How Quentin Tarantino's Next Movie Intersects Leo, Brad and the Manson Family

Quentin Tarantino's next movie has a title: Once Upon a Time in Hollywood. Set in 1969, at what Sony Pictures describes as "the height of hippy Hollywood," Tarantino's latest has long been described as a sprawling Los Angeles story backgrounded by that summer's Charles Manson murders, particularly the gruesome death of actor Sharon Tate and her friends at the hands of Manson cultists.
Once Upon a Time in Hollywood will star Leonardo DiCaprio as Rick Dalton, a washed-up Western actor, former star of fictional show Bounty Law (1958-1963), contemplating lighting out for Italy and the Spaghetti Western scene after years looking for acting work in Hollywood. Brad Pitt, Variety reports, joins the cast as Dalton's longtime stunt double, Cliff Booth.

While Tarantino was previously vague on the Manson connection, the latest plot description suggests where the cult will intersect with his characters. Dalton has a famous neighbor in actor and model Sharon Tate (to be played by Margot Robbie).
While speculation has long swirled around whether Manson himself would appear (and who would play him), the latest plot description for Once Upon a Time in Hollywood suggests a different villain more suitable to Dalton and Booth's narrowed perspective on the murders: Charles "Tex" Watson.

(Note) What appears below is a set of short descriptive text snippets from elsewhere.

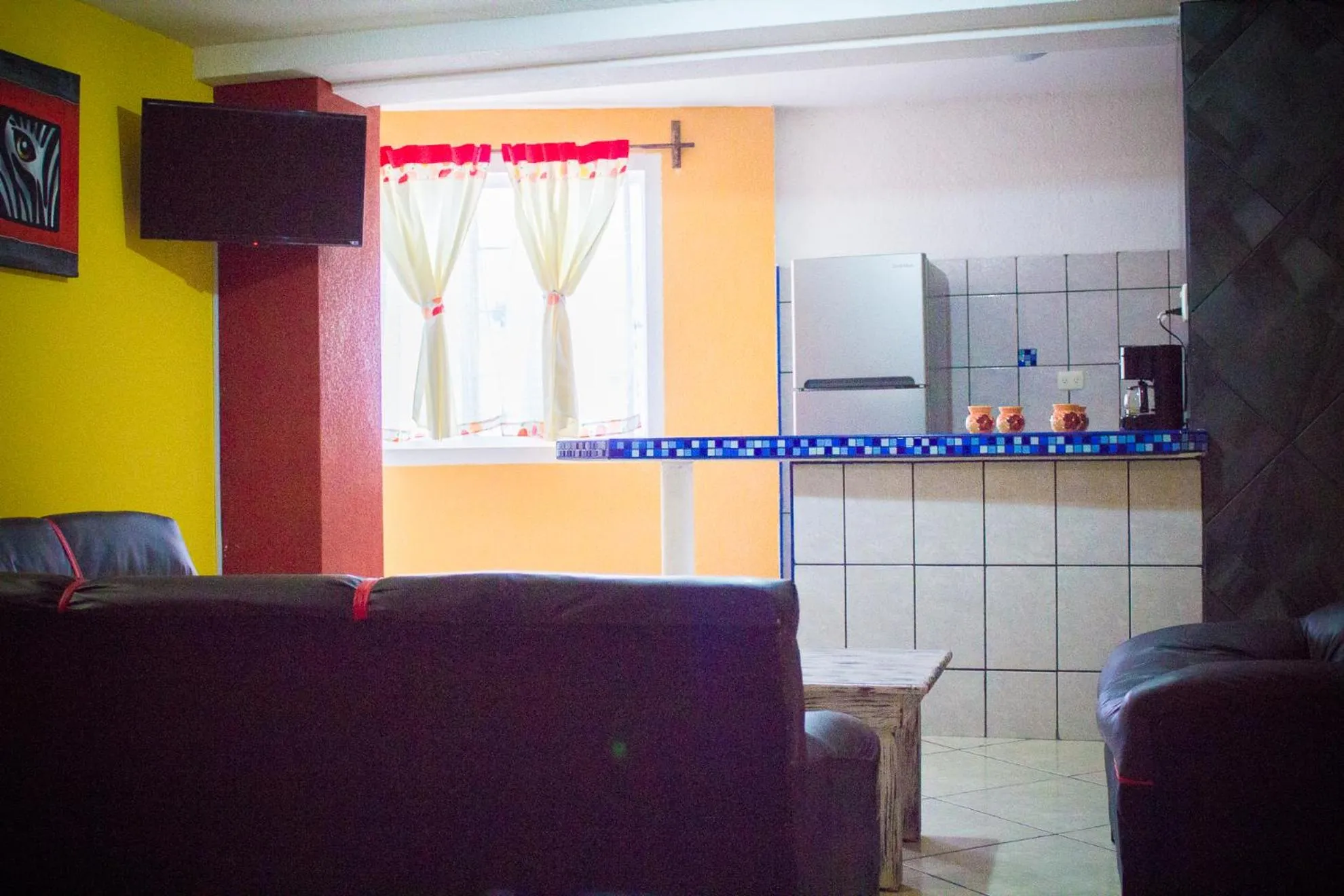 Kitchen or kitchenette in Hotel & Suites Cerro Roj0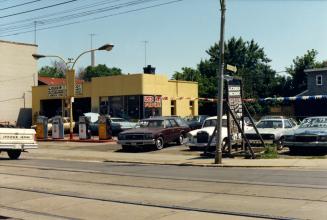 Image shows an auto repair shop with a number of cars parked beside it.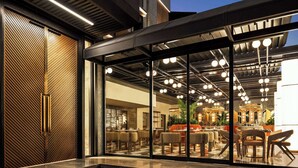 A modern interior with a bar area, seating, and a glass entrance. - Boreas Hotel & SPA, Trademark Collection by Wyndham (Ankara)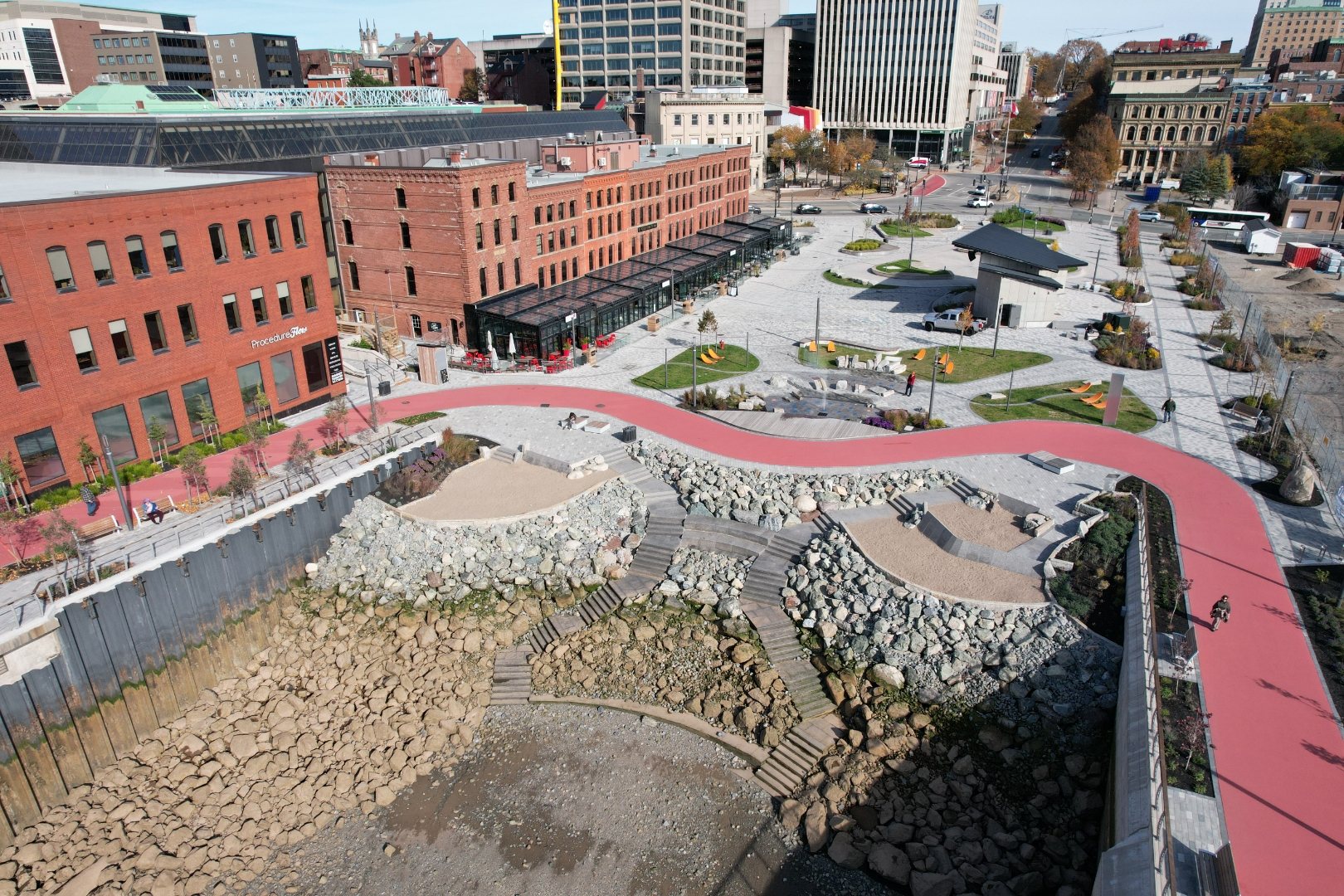 Aerial of a finished waterfront plaza with a red pathway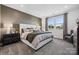 Inviting primary bedroom with a large bed, elegant furnishings, and natural light from the large windows at 1113 Hallman Branch Ln, Lincolnton, NC 28092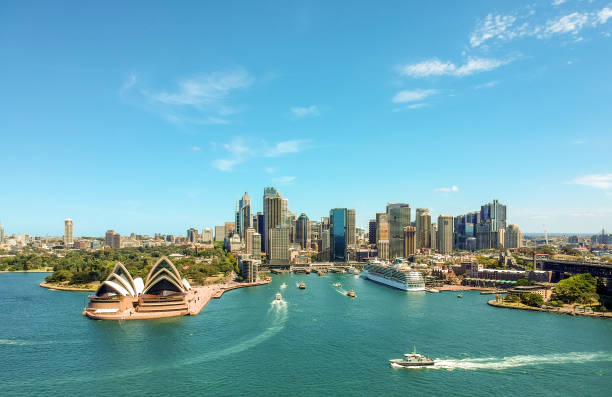 stunning wide angle aerial drone view of the sydney harbour with the opera house, a cruise ship and many skyscrapers in the background. taken near the suburb of kirribilli. new south wales, australia. - circular quay fotos imagens e fotografias de stock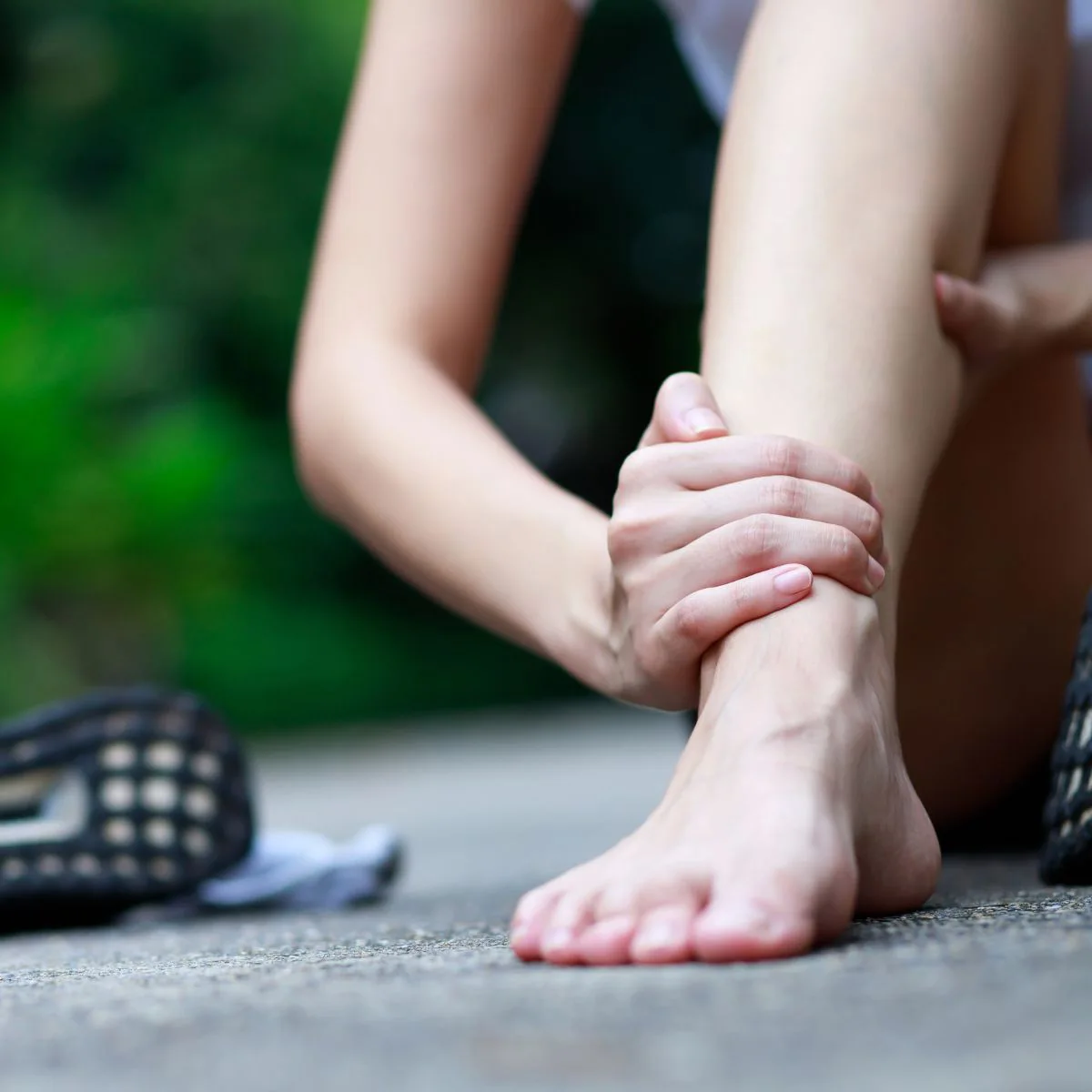 A person sitting on the ground outdoors, holding their ankle with both hands, suggesting pain or injury. One shoe is off and visible next to their bare foot.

Manson wasn't at Cielo Drive—where both Tate and the fictional Dalton live—on the night of the murder, though he had visited the house in an effort to see record producer Terry Melcher. Melcher, introduced to Manson by Beach Boy Dennis Wilson, had briefly considered signing Manson to his label, but found the erratic cult leader impossible to work with in the studio. Manson, refusing to take the hint, visited Melcher's house (one possible intersection in Tarantino's movie) but Melcher had moved. Director and statutory rape fugitive Roman Polanski (Tarantino has made some troubling excuses for him) and his wife Tate began renting the house.
The most likely overlap between Dalton and the Manson Family would, of course, be the night of the murders, Aug. 8, 1969. Rather than Charlie, if Dalton had ventured outside that night he would have encountered Manson Family members Susan Atkins, Linda Kasabian, Patricia Krenwinkel and Watson.
Watson, in particular, roved freely about the exterior of the property, first by climbing a telephone pole and cutting the phone line to the house. Watson shot the first victim, Steven Parent, four times in the property's long driveway, after slashing the 18-year-old with a knife. And though much of the butchery would take place inside—where the Manson Family members bound and stabbed Tate and her house guests in the living room—two victims, coffee heiress Abigail Folger and Polanski's friend Wojciech Frykowski, escaped out to the lawn, only to be chased down and stabbed dozens of times each by Watson and Krenwinkel.
The night of the murders isn't the only place where the Tarantino's Once Upon a Time in Hollywood plot could intersect with the Manson Family. The movie is, in part, about Dalton and Booth feeling adrift in "a Hollywood they don't recognize anymore," Tarantino said in the Variety story. It's hard to imagine a more potent symbol for that shift than the Spahn Movie Ranch, a former Western TV set overrun by the Manson Family — a literal takeover of the old Hollywood by mainstream America's darkest imaginings of the 60s youth movements.
How could Tarantino resist Spahn Ranch as the former shooting location for Bounty Law? Once Upon a Time in Hollywood comes out Aug. 9, 2019, the 50th anniversary of the murders at 10050 Cielo Drive.